* **STATED TASK A**
Select every line of the records that contains the string "with".

* **TEXT SHOWN**
▽
"Neocons Are Liberals Who Have Been Mugged by Reality"
Max Boot writes in Foreign Affairs: "The Iranian and North Korean peoples want to be free; the United States should help them by every means possible, while doing nothing to provide support for their oppressors. Regime change may seem like a radical policy but it is actually the best way to prevent a nuclear crisis that could lead to war. Endless negotiating with these governments--the preferred strategy of self-described pragmatists and moderates--is likely to bring about the very crisis it is meant to avert." (Max Boot, Foreign Policy - January 1, 2004)
What is Wrong with (Self) Preservation?
Joshua Muravchik (Foreign Policy, Nov 1, 2006), describes his fellow neocons as a "loose group" of perhaps less than a hundred, which in response to the 60s were "driven" from the Democratic Party, which stole from them their label of "liberalism" and relabeled them neoconservatives. Neocons were originally liberals.
He says most of what has been attributed to neoconservatism is myth.
"In reality, of course, we don't wield any of the power that contemporary legend attributes to us. Most of us don't rise at the crack of dawn to report to powerful jobs in government. But it is true that our ideas have influenced the policies of President George W. Bush, as they did those of President Ronald Reagan. That does feel good. Our intellectual contributions helped to defeat communism in the last century and, God willing, they will help to defeat jihadism in this one. It also feels good to see that a number of young people and older converts are swelling our ranks."
△
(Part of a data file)
▽
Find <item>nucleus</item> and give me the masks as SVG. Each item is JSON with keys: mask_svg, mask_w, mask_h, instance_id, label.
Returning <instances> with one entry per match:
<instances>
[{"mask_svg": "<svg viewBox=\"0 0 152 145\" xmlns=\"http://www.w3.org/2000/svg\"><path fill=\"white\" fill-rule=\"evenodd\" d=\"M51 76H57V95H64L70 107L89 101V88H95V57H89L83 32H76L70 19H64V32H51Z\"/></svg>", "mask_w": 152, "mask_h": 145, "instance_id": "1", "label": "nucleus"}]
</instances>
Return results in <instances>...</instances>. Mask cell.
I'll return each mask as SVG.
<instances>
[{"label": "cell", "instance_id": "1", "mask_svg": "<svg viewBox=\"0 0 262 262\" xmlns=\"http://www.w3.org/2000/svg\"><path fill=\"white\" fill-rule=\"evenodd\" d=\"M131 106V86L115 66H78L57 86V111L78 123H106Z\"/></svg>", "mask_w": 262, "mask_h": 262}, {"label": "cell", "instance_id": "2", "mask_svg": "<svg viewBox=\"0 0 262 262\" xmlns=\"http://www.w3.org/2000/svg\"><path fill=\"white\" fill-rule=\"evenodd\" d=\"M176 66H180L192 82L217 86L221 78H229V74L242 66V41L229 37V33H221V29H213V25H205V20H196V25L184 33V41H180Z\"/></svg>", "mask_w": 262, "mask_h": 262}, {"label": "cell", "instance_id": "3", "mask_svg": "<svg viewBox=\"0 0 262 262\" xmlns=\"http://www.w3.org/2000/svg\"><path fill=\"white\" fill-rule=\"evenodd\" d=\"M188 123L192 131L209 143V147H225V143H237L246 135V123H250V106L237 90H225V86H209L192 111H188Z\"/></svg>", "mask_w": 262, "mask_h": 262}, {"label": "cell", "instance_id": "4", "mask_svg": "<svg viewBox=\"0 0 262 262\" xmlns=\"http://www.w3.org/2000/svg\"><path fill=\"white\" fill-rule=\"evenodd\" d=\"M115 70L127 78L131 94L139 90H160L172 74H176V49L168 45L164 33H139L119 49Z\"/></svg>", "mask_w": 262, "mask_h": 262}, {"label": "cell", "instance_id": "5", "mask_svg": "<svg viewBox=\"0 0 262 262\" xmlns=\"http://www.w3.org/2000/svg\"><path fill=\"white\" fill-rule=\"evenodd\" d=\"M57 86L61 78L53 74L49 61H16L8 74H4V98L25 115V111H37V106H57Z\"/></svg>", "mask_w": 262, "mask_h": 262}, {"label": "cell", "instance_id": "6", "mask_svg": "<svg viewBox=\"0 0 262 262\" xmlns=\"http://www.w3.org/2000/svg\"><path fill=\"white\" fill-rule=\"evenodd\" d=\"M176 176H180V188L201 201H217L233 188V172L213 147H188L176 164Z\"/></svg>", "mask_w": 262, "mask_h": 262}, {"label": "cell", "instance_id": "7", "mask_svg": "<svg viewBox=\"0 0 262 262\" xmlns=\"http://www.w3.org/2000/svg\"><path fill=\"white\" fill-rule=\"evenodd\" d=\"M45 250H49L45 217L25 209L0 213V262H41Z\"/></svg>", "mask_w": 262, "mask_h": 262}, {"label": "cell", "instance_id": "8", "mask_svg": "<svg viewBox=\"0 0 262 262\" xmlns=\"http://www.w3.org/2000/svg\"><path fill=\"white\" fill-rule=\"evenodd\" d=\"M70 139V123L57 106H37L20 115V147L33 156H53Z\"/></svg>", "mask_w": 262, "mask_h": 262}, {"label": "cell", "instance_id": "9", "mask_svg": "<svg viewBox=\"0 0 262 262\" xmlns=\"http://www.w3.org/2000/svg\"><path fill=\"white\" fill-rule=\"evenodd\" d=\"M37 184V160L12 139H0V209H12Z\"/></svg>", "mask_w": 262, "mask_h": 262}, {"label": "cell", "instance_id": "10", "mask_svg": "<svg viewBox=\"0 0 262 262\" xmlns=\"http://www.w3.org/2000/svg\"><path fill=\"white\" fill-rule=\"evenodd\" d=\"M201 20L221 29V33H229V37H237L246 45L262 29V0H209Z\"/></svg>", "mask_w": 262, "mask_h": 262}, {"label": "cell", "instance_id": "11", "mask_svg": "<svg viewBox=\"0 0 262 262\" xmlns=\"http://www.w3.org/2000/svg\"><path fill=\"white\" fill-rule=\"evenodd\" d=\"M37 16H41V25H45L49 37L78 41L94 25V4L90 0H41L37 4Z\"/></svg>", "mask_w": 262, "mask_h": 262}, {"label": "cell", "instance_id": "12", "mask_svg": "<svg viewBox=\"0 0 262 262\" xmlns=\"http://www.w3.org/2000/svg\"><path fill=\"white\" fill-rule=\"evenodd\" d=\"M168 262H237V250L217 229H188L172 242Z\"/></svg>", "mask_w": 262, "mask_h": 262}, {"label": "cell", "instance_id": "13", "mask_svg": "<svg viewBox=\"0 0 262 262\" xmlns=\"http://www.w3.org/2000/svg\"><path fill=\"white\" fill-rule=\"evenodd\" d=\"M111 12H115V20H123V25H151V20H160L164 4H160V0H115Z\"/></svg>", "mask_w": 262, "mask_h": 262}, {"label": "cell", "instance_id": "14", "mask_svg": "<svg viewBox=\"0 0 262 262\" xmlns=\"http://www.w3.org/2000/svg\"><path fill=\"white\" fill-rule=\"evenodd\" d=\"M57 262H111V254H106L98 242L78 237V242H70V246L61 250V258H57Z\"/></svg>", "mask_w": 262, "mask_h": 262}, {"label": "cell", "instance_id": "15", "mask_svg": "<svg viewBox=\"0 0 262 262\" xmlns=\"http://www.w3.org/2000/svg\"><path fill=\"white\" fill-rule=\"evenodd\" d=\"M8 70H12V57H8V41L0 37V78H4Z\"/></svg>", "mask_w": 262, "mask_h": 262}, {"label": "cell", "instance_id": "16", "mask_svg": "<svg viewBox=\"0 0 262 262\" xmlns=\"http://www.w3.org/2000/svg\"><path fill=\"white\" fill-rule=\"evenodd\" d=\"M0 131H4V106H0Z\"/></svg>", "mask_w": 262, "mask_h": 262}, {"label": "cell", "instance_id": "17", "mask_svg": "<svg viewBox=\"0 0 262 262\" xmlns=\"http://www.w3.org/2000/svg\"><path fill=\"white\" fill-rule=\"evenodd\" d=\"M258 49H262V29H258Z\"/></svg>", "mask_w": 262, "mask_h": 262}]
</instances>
△
* **STATED TASK B**
Name every person mentioned by name in the text about neoconservatives.

* **EXPECTED ANSWER A**
Find <item>nucleus</item> and give me the masks as SVG. Each item is JSON with keys: mask_svg, mask_w, mask_h, instance_id, label.
Returning <instances> with one entry per match:

* **EXPECTED ANSWER B**
Max Boot
Joshua Muravchik
George W. Bush
Ronald Reagan